Министр энергетики Герман Галущенко заявил, что россияне отрезали Украину от мониторинга ситуации на станции. Поэтому в режиме реального времени нельзя зафиксировать, какой инцидент может произойти там.
Но президент “Энергоатома” Петр Котин сказал, что даже при таких условиях в случае выброса радиации “у нас будет информация через несколько часов”.
Что означает эти заявления? Есть ли у Украины необходимые детекторы? И не поздно ли будет, если мы узнаем об аварии через несколько часов?
Чтобы разобраться, ВВС Украина пообщалась с Юлией Балашевской, начальником отдела аварийной готовности и радиационного мониторинга Государственного научно-технического центра по ядерной безопасности.
Кто и как зафиксирует выброс радиации?
Прежде всего, объясняет Балашевская, следует различать: возможности зафиксировать факт выброса радиоактивных веществ и причины, которые к этому привели. То есть, возможность отслеживать ситуацию на станции.
Украина опоясана системой наблюдения за радиационной ситуацией, говорит ученый. Соответствующие посты равномерно распределены по стране, а у потенциальных источников выброса, предприятий типа ЗАЭС, их больше.
На этих постах измеряют гамма-фон, то есть излучение гамма-лучей радионуклидами в воздухе. За этими детекторами можно наблюдать на онлайн-карте.
Многие украинцы так сейчас и поступают. 5 июля, на пике тревоги по ситуации на ЗАЭС, сайт с картой был перезагружен, рассказывает Балашевская.
Данные обновляют раз в час, иногда раз в сутки – в зависимости от детектора. В случае аварии некоторые приборы переведут в аварийное состояние, они будут обновляться каждые несколько минут.
29 июня в Украине были учения на случай чрезвычайной ситуации на ЗАЭС
“Но радиационная обстановка – комплексное понятие, описываемое рядом параметров. Кроме гамма-фона, есть еще активность выпадений, активность поверхностных вод (концентрация радионуклидов в водоемах) и, что важно, измерение концентрации радионуклидов в приземном слое воздуха”, – рассказывает ученая.
За мониторинг радиационной ситуации в целом отвечает ГСЧС. В структуру службы входит наблюдающий за погодой гидрометеорологический институт, а также центральная геофизическая обсерватория.
На их сайтах можно увидеть, где их посты и что там измеряют. На некоторых из них берут образцы воздуха.
Значения гамма-фона не всегда информативны, объясняет Балашевская. К примеру, в зоне отчуждения есть своя система мониторинга, которая включает гамма-детекторы. Но даже во время больших пожаров в этой местности гамма-фон не сильно менялся.
Однако радиационная ситуация все же изменилась – горела древесина, имевшая радионуклиды, и они выходили в воздух, говорит ученая. То есть, активность радионуклидов в воздухе увеличивалась.

════

Короткое задание 1 | Пожалуйста, перескажите отрывок о радиационном мониторинге в двух предложениях.
Короткое задание 2 | Подхватите отрывок о радиационном мониторинге и продолжите его после последнего предложения.
Записи взяты из другого источника.

════

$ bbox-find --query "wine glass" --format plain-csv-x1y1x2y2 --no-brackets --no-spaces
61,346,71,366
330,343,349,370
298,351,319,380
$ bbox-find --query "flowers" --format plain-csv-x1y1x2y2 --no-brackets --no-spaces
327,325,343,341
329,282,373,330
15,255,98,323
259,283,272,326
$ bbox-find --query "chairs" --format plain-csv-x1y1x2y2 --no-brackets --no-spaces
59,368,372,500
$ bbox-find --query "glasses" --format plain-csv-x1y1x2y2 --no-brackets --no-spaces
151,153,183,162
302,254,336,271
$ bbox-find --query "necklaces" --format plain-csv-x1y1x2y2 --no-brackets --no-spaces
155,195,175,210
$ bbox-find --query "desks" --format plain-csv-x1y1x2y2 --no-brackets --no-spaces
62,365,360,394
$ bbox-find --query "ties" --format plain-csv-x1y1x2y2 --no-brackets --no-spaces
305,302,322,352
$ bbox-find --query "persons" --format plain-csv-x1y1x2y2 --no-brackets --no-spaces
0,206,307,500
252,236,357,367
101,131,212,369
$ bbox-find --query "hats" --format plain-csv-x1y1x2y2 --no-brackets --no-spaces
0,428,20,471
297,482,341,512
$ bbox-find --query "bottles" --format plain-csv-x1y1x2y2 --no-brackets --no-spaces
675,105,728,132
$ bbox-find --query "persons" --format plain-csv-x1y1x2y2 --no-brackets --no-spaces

════

Письменный ответ 1 | По словам министра энергетики Германа Галущенко, россияне отрезали Украину от мониторинга ситуации на ЗАЭС, однако, как объясняет Юлия Балашевская, страну опоясывает система постов, которые измеряют гамма-фон, а их данные можно наблюдать на онлайн-карте. При этом радиационная обстановка описывается рядом параметров, включая концентрацию радионуклидов в приземном слое воздуха, а гамма-фон не всегда информативен: во время больших пожаров в зоне отчуждения он сильно не менялся, хотя активность радионуклидов в воздухе увеличивалась.

Письменный ответ 2 |
На постах мониторинга наблюдают за воздухом, следя, не увеличивается ли там концентрация радиоактивных веществ. Рост концентрации не обязательно может нанести вред здоровью, говорит ученая, но если что-то меняется – значит, этому есть причина.
В октябре 2017 года, рассказывает Балашевская, произошел резонансный случай, когда несколько европейских стран зафиксировали в воздухе рутений-106. Здоровью людей это не угрожало, но означало, что на некотором расстоянии от постов произошел выброс.
Страна-источник выброса так и не отозвалась. Но анализ данных со всех постов, где зафиксировали этот радионуклид, говорит Балашевская, дал ученым из французского института IRSN достаточно оснований провести исследование и назвать конкретное предприятие, где мог произойти выброс.
Так же было и с Чернобыльской катастрофой – тогда тревогу первыми забили за границей.
“Плохая новость в том, что бывает так, что страна не отчитывается, что у нее что-то произошло, но вместе с тем выброс невозможно скрыть, и это – хорошая новость. Поэтому мы однозначно сможем зафиксировать выброс, а также понять, что он идет именно от ЗАЭС”.
Другой вопрос, что в условиях оккупации ЗАЭС Россией зафиксировать выброс удастся тогда, когда до первого из постов долетит радиоактивное облако.
“Это может означать час после выброса”, – говорит ученая.
Можно ли ускорить реагирование?
Если бы не оккупация ЗАЭС, все должно бы происходить быстрее.
Одним из столпов системы готовности и реагирования на аварии есть обмен информацией, говорит ученая.
Аварийная АЭС является участником этого обмена. И если бы у них что-то произошло, они должны тут же доложить об этом определенным каналам и рассказать детали.
Затем эксперты, среди которых и коллеги Балашевской, разбирающиеся в безопасности реакторов, тут же начали бы оценивать, к каким последствиям может привести авария, через сколько часов можно ожидать выброса, что за радионуклиды попадут в атмосферу.
Эксперты могут моделировать потенциальное распространение радиоактивного выброса из конкретной АЭС еще до того, как он произошел.
Сначала специалисты делали бы предположение, объясняет ученый, и по мере того, как работники АЭС передавали им все больше данных, предположения становились все более точными.
“А теперь представьте, если из этого общения выпадает АЭС”, – говорит Балашевская.
Тогда информации из первых рук, то есть от персонала станции, у специалистов не будет, и они смогут делать свои предположения, опираясь на данные детекторов, и только после того, когда произойдет выброс.
К тому же их прогнозы будут менее точными, объясняет ученый.
“Чтобы подстраховаться, специалисты могут предположить, что последствия для людей будут хуже, чем они есть”.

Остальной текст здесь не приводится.